*** Exercise text ***

[PATCH v2 8/8] new: Add scan support for mbox:// URIs

Ethan Glasser-Camp ethan.glasser.camp at gmail.com
Sun Jul 1 09:39:50 PDT 2012


This fixes the broken tests introduced by the last commit.

Signed-off-by: Ethan Glasser-Camp <ethan at betacantrips.com>
---
More text was added to clarify how mbox scanning works.

 notmuch-config.c |    4 +
 notmuch-new.c    |  304 +++++++++++++++++++++++++++++++++++++++++++++++++++++-
 2 files changed, 303 insertions(+), 5 deletions(-)

diff --git a/notmuch-config.c b/notmuch-config.c
index 387f855..e02b6a9 100644
--- a/notmuch-config.c
+++ b/notmuch-config.c
@@ -56,6 +56,10 @@ static const char new_config_comment[] =
     "\t	Each URL denotes a \"root\" which will be searched for mail files.\n"
     "\t	How this search is performed depends on the scheme of the URL (the\n"
     "\t	part before the first colon).\n"
+    "\n"
+    "\t\tmbox:///path	scans all subdirectories starting at path for mbox\n"
+    "\t\t		files, and scans all mbox files for all messages.\n"
+    "\n"
     "\t	The maildir located at database.path, above, will automatically be added.\n";
 
 static const char user_config_comment[] =
diff --git a/notmuch-new.c b/notmuch-new.c
index 5250562..061a1a8 100644
--- a/notmuch-new.c
+++ b/notmuch-new.c
@@ -19,6 +19,7 @@
  */
 
 #include "notmuch-client.h"

*** End of Exercise text ***
*** Information provided ***

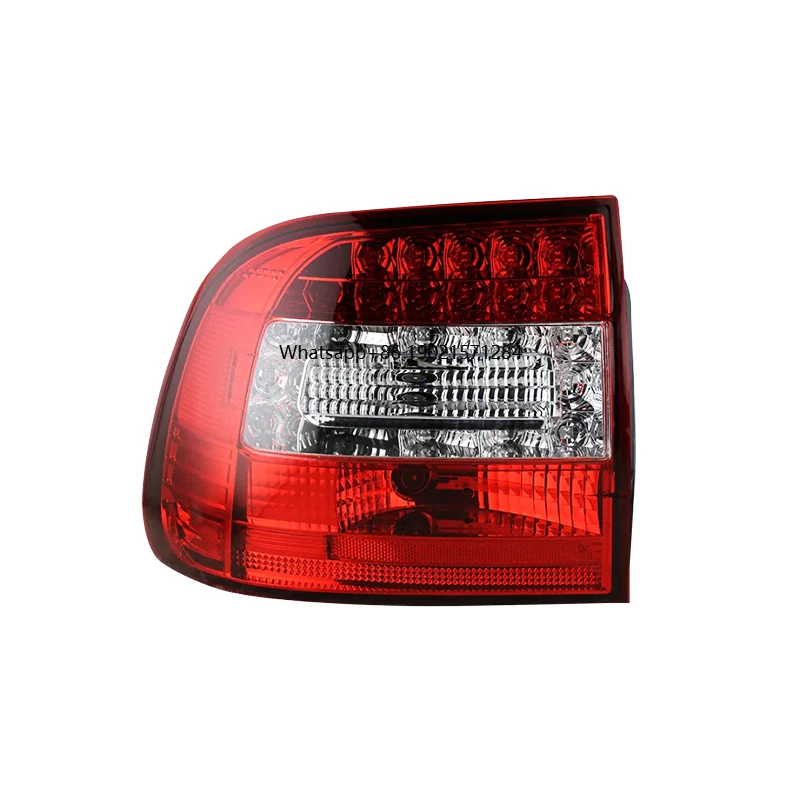

Car Tail Lights Brake Turn Signals Reverse Tail Light with Red Lens 12V Voltage New for 2003-2007 PAG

*** End of Information provided ***

### Task goal
Please reproduce the mbox patch word for word from "Ethan Glasser-Camp ethan.glasser.camp" to "mbox scanning works.".

### Result below
Ethan Glasser-Camp ethan.glasser.camp at gmail.com
Sun Jul 1 09:39:50 PDT 2012


This fixes the broken tests introduced by the last commit.

Signed-off-by: Ethan Glasser-Camp <ethan at betacantrips.com>
---
More text was added to clarify how mbox scanning works.